Yes, I know that IN THEORY victims of trauma might have trouble trusting in conscious love. In practice, I haven’t seen it—except where a person is so insistent on hanging onto the victim’s badge that they refuse to move beyond it. Conscious love emanating from an authentic healer is very strong, pure, and healing (check out Jim Finley, for example!). It transcends gender and begins to address and release the wounds by bringing a whole new energy, which releases the power of old stories. If I couldn’t believe that this power still exists and that it overcomes all other wounds, I would hand over my collar and my teaching badge immediately; there would be nothing to say.
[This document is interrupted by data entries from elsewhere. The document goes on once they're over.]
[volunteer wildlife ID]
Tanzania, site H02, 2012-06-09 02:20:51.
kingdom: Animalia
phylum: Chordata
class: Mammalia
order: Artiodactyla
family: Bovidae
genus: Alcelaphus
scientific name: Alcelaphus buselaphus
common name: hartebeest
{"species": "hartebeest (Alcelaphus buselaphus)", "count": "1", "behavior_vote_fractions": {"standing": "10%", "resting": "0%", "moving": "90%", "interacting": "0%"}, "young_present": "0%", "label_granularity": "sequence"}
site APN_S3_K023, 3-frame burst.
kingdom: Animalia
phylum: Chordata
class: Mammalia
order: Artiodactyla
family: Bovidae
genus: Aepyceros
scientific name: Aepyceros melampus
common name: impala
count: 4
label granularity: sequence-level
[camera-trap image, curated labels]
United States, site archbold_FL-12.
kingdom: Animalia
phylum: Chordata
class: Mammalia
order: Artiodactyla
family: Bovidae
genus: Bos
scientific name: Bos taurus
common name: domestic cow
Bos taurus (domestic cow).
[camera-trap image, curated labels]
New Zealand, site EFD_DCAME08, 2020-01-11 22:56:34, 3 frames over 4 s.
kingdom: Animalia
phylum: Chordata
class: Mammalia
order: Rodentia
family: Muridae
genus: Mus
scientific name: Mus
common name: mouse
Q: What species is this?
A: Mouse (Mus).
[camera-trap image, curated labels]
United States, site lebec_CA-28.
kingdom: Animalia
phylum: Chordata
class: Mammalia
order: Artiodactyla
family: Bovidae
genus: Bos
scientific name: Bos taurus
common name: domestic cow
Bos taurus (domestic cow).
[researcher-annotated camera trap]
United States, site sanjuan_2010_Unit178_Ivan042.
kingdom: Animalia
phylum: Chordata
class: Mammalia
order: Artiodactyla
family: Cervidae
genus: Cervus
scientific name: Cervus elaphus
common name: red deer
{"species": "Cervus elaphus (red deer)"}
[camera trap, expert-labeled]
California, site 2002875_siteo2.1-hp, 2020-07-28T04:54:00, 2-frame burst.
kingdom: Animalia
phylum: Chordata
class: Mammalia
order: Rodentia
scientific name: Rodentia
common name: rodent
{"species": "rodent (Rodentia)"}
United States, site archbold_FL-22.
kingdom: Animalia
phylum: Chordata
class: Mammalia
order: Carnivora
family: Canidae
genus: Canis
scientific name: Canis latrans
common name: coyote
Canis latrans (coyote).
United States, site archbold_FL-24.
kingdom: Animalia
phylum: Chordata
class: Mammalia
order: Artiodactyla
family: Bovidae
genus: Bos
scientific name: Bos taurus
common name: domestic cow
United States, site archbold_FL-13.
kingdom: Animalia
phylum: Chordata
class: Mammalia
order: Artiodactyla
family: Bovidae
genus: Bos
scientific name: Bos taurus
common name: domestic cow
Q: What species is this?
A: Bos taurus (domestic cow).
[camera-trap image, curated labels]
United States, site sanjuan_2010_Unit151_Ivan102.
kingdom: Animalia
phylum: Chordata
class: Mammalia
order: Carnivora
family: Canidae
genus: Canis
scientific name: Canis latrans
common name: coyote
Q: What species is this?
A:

The Law of Three can perhaps be drawn on here to open another window of insight on what I’m trying to get at here. The current “healthy boundaries/politics of domination” model so characteristic of the “green” (pluralistic) level of theology and consciousness (where so much of liberal progressive theology is clustered) is stuck in the push/pull of opposites. There is no third force. Victims are always victims (denying force); teachers are always in the power seat (first force), dominators and perhaps potential abusers. Their roles are fixed, and green models aren’t about to release the roles. But that’s precisely here where the logjam occurs, leading to the defensive and angry tone of so much contemporary progressive theology; there is no third force! The precise role of third force when it comes, which is what a true conscious healer brings, is to release BOTH parties from former roles and establish a whole new playing field. That is the possibility that the real Jesus kerygma is based on – total liberation from the power of reified roles. And that’s the power we have to keep trusting in, working toward: wise as serpents, but also innocent as doves.